■ Çalışmanın Amacı
Aşağıdaki belgede "YORUM | Doç." ifadesinden başlayıp "gibi görmezden gelir." ifadesine kadar uzanan bölümün tamamını kelimesi kelimesine yazın.

■ Belge

:::::

YORUM | Doç. Dr. MAHMUT AKPINAR
Baskı ve zulüm süreçlerinde zalimin yanında olanların ve zulmedenlerin sesi çok çıkar. Gündemi zulüm düzeninin siyasetçileri, gazetecileri, aydınları belirler. Zulme uğrayanların acıları, çığlıkları ise duyulmaz. Zalime ve zulüm düzenine itiraz edenlerin, mahkemelerde manifesto gibi müdafaa yapan onurlu ve omurgalı aydınların haykırışları hak ettiği ilgiyi bulamaz, yok sayılır. Medya onları konuşulmamış, söylenmemiş gibi görmezden gelir.

:::::

■ Veri Özeti
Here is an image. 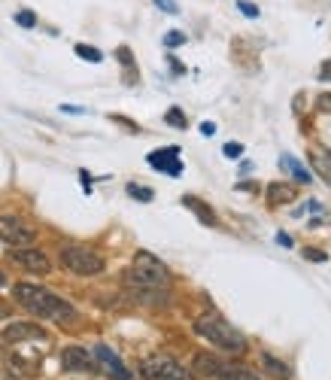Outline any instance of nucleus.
<instances>
[{"label": "nucleus", "mask_w": 331, "mask_h": 380, "mask_svg": "<svg viewBox=\"0 0 331 380\" xmlns=\"http://www.w3.org/2000/svg\"><path fill=\"white\" fill-rule=\"evenodd\" d=\"M277 244L283 246V250H292V246H295V244H292V237H289L286 231H277Z\"/></svg>", "instance_id": "27"}, {"label": "nucleus", "mask_w": 331, "mask_h": 380, "mask_svg": "<svg viewBox=\"0 0 331 380\" xmlns=\"http://www.w3.org/2000/svg\"><path fill=\"white\" fill-rule=\"evenodd\" d=\"M0 241L16 246H31L37 241V231L25 219H19V216H0Z\"/></svg>", "instance_id": "6"}, {"label": "nucleus", "mask_w": 331, "mask_h": 380, "mask_svg": "<svg viewBox=\"0 0 331 380\" xmlns=\"http://www.w3.org/2000/svg\"><path fill=\"white\" fill-rule=\"evenodd\" d=\"M61 265L76 274V277H95L107 268L101 252H95L91 246H82V244H64L61 246Z\"/></svg>", "instance_id": "4"}, {"label": "nucleus", "mask_w": 331, "mask_h": 380, "mask_svg": "<svg viewBox=\"0 0 331 380\" xmlns=\"http://www.w3.org/2000/svg\"><path fill=\"white\" fill-rule=\"evenodd\" d=\"M73 49H76V55H79V58L91 61V64H101V61H103V52H97V49L88 46V43H76Z\"/></svg>", "instance_id": "19"}, {"label": "nucleus", "mask_w": 331, "mask_h": 380, "mask_svg": "<svg viewBox=\"0 0 331 380\" xmlns=\"http://www.w3.org/2000/svg\"><path fill=\"white\" fill-rule=\"evenodd\" d=\"M304 256L313 259V262H328V256H326V252H319V250H304Z\"/></svg>", "instance_id": "28"}, {"label": "nucleus", "mask_w": 331, "mask_h": 380, "mask_svg": "<svg viewBox=\"0 0 331 380\" xmlns=\"http://www.w3.org/2000/svg\"><path fill=\"white\" fill-rule=\"evenodd\" d=\"M10 259L16 265H22L25 271H31V274H49L52 271V262H49L46 252H40L37 246H19V250L10 252Z\"/></svg>", "instance_id": "7"}, {"label": "nucleus", "mask_w": 331, "mask_h": 380, "mask_svg": "<svg viewBox=\"0 0 331 380\" xmlns=\"http://www.w3.org/2000/svg\"><path fill=\"white\" fill-rule=\"evenodd\" d=\"M267 192H271V201L273 204H289V201H295V189L292 186H280V182H271L267 186Z\"/></svg>", "instance_id": "18"}, {"label": "nucleus", "mask_w": 331, "mask_h": 380, "mask_svg": "<svg viewBox=\"0 0 331 380\" xmlns=\"http://www.w3.org/2000/svg\"><path fill=\"white\" fill-rule=\"evenodd\" d=\"M262 362H265V368L271 371V375L277 377V380H289V377H292V371H289V365L283 362V359H277V356L265 353V356H262Z\"/></svg>", "instance_id": "15"}, {"label": "nucleus", "mask_w": 331, "mask_h": 380, "mask_svg": "<svg viewBox=\"0 0 331 380\" xmlns=\"http://www.w3.org/2000/svg\"><path fill=\"white\" fill-rule=\"evenodd\" d=\"M155 6H158V10H164V12H171V16H177V12H180V6L173 3V0H155Z\"/></svg>", "instance_id": "26"}, {"label": "nucleus", "mask_w": 331, "mask_h": 380, "mask_svg": "<svg viewBox=\"0 0 331 380\" xmlns=\"http://www.w3.org/2000/svg\"><path fill=\"white\" fill-rule=\"evenodd\" d=\"M201 131L210 137V134H216V125H213V122H204V125H201Z\"/></svg>", "instance_id": "29"}, {"label": "nucleus", "mask_w": 331, "mask_h": 380, "mask_svg": "<svg viewBox=\"0 0 331 380\" xmlns=\"http://www.w3.org/2000/svg\"><path fill=\"white\" fill-rule=\"evenodd\" d=\"M61 365L67 371H95V359H91L82 347H67L61 353Z\"/></svg>", "instance_id": "10"}, {"label": "nucleus", "mask_w": 331, "mask_h": 380, "mask_svg": "<svg viewBox=\"0 0 331 380\" xmlns=\"http://www.w3.org/2000/svg\"><path fill=\"white\" fill-rule=\"evenodd\" d=\"M125 283L137 286V289H164L171 286V274H167L164 262H158L149 252H137V259L131 262L128 274H125Z\"/></svg>", "instance_id": "3"}, {"label": "nucleus", "mask_w": 331, "mask_h": 380, "mask_svg": "<svg viewBox=\"0 0 331 380\" xmlns=\"http://www.w3.org/2000/svg\"><path fill=\"white\" fill-rule=\"evenodd\" d=\"M310 158H313V171H319L326 180H331V152L313 150V152H310Z\"/></svg>", "instance_id": "17"}, {"label": "nucleus", "mask_w": 331, "mask_h": 380, "mask_svg": "<svg viewBox=\"0 0 331 380\" xmlns=\"http://www.w3.org/2000/svg\"><path fill=\"white\" fill-rule=\"evenodd\" d=\"M146 161L155 167V171L167 174V177H180L182 174V161H180V146H167V150H158V152H149Z\"/></svg>", "instance_id": "8"}, {"label": "nucleus", "mask_w": 331, "mask_h": 380, "mask_svg": "<svg viewBox=\"0 0 331 380\" xmlns=\"http://www.w3.org/2000/svg\"><path fill=\"white\" fill-rule=\"evenodd\" d=\"M95 359H97V365H101V368L107 371L112 380H131V371L125 368L122 359L112 353L107 344H97V347H95Z\"/></svg>", "instance_id": "9"}, {"label": "nucleus", "mask_w": 331, "mask_h": 380, "mask_svg": "<svg viewBox=\"0 0 331 380\" xmlns=\"http://www.w3.org/2000/svg\"><path fill=\"white\" fill-rule=\"evenodd\" d=\"M27 337H34V341H46V332L40 326H31V322H19V326H10L3 335V341L10 344H19V341H27Z\"/></svg>", "instance_id": "11"}, {"label": "nucleus", "mask_w": 331, "mask_h": 380, "mask_svg": "<svg viewBox=\"0 0 331 380\" xmlns=\"http://www.w3.org/2000/svg\"><path fill=\"white\" fill-rule=\"evenodd\" d=\"M222 365H225V362H219V359L210 356V353H198V356H195V368H198L201 375H207V377H216V375H219Z\"/></svg>", "instance_id": "13"}, {"label": "nucleus", "mask_w": 331, "mask_h": 380, "mask_svg": "<svg viewBox=\"0 0 331 380\" xmlns=\"http://www.w3.org/2000/svg\"><path fill=\"white\" fill-rule=\"evenodd\" d=\"M216 380H258V377H256V371L243 368V365H222Z\"/></svg>", "instance_id": "12"}, {"label": "nucleus", "mask_w": 331, "mask_h": 380, "mask_svg": "<svg viewBox=\"0 0 331 380\" xmlns=\"http://www.w3.org/2000/svg\"><path fill=\"white\" fill-rule=\"evenodd\" d=\"M16 22L22 27H37V16L31 10H22V12H16Z\"/></svg>", "instance_id": "22"}, {"label": "nucleus", "mask_w": 331, "mask_h": 380, "mask_svg": "<svg viewBox=\"0 0 331 380\" xmlns=\"http://www.w3.org/2000/svg\"><path fill=\"white\" fill-rule=\"evenodd\" d=\"M182 204H186L188 210H195V213L201 216V222H207V225H216V213H213V210H210V207H207V204H204V201L192 198V195H186V198H182Z\"/></svg>", "instance_id": "16"}, {"label": "nucleus", "mask_w": 331, "mask_h": 380, "mask_svg": "<svg viewBox=\"0 0 331 380\" xmlns=\"http://www.w3.org/2000/svg\"><path fill=\"white\" fill-rule=\"evenodd\" d=\"M280 165H286L289 171H292V177H295V180H301V182H310V180H313V174H310L307 167L301 165V161L295 158V156H289V152H283V156H280Z\"/></svg>", "instance_id": "14"}, {"label": "nucleus", "mask_w": 331, "mask_h": 380, "mask_svg": "<svg viewBox=\"0 0 331 380\" xmlns=\"http://www.w3.org/2000/svg\"><path fill=\"white\" fill-rule=\"evenodd\" d=\"M140 371H143L146 380H192V375H188L186 368L177 362V359L171 356H149L143 359V365H140Z\"/></svg>", "instance_id": "5"}, {"label": "nucleus", "mask_w": 331, "mask_h": 380, "mask_svg": "<svg viewBox=\"0 0 331 380\" xmlns=\"http://www.w3.org/2000/svg\"><path fill=\"white\" fill-rule=\"evenodd\" d=\"M128 195H131V198H137V201H152V189L137 186V182H131V186H128Z\"/></svg>", "instance_id": "21"}, {"label": "nucleus", "mask_w": 331, "mask_h": 380, "mask_svg": "<svg viewBox=\"0 0 331 380\" xmlns=\"http://www.w3.org/2000/svg\"><path fill=\"white\" fill-rule=\"evenodd\" d=\"M182 43H186V34H182V31H171V34H164V46H167V49L182 46Z\"/></svg>", "instance_id": "23"}, {"label": "nucleus", "mask_w": 331, "mask_h": 380, "mask_svg": "<svg viewBox=\"0 0 331 380\" xmlns=\"http://www.w3.org/2000/svg\"><path fill=\"white\" fill-rule=\"evenodd\" d=\"M6 283V277H3V274H0V286H3Z\"/></svg>", "instance_id": "30"}, {"label": "nucleus", "mask_w": 331, "mask_h": 380, "mask_svg": "<svg viewBox=\"0 0 331 380\" xmlns=\"http://www.w3.org/2000/svg\"><path fill=\"white\" fill-rule=\"evenodd\" d=\"M237 10H241L243 16H249V19H258V6L246 3V0H237Z\"/></svg>", "instance_id": "24"}, {"label": "nucleus", "mask_w": 331, "mask_h": 380, "mask_svg": "<svg viewBox=\"0 0 331 380\" xmlns=\"http://www.w3.org/2000/svg\"><path fill=\"white\" fill-rule=\"evenodd\" d=\"M225 156H228V158H241L243 156V143H225Z\"/></svg>", "instance_id": "25"}, {"label": "nucleus", "mask_w": 331, "mask_h": 380, "mask_svg": "<svg viewBox=\"0 0 331 380\" xmlns=\"http://www.w3.org/2000/svg\"><path fill=\"white\" fill-rule=\"evenodd\" d=\"M16 301L25 307L27 313L40 316V320H55V322H70L76 316L73 305H67L64 298H58L55 292L43 289V286H34V283H19L16 286Z\"/></svg>", "instance_id": "1"}, {"label": "nucleus", "mask_w": 331, "mask_h": 380, "mask_svg": "<svg viewBox=\"0 0 331 380\" xmlns=\"http://www.w3.org/2000/svg\"><path fill=\"white\" fill-rule=\"evenodd\" d=\"M167 125H173V128H186V112H182V110H177V107H171V110H167Z\"/></svg>", "instance_id": "20"}, {"label": "nucleus", "mask_w": 331, "mask_h": 380, "mask_svg": "<svg viewBox=\"0 0 331 380\" xmlns=\"http://www.w3.org/2000/svg\"><path fill=\"white\" fill-rule=\"evenodd\" d=\"M195 332L201 337H207L213 347L225 350V353H243L246 350V341L237 329H231V322L219 313H204L195 320Z\"/></svg>", "instance_id": "2"}]
</instances>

:::::

■ Sorunun Çözümü
YORUM | Doç. Dr. MAHMUT AKPINAR
Baskı ve zulüm süreçlerinde zalimin yanında olanların ve zulmedenlerin sesi çok çıkar. Gündemi zulüm düzeninin siyasetçileri, gazetecileri, aydınları belirler. Zulme uğrayanların acıları, çığlıkları ise duyulmaz. Zalime ve zulüm düzenine itiraz edenlerin, mahkemelerde manifesto gibi müdafaa yapan onurlu ve omurgalı aydınların haykırışları hak ettiği ilgiyi bulamaz, yok sayılır. Medya onları konuşulmamış, söylenmemiş gibi görmezden gelir.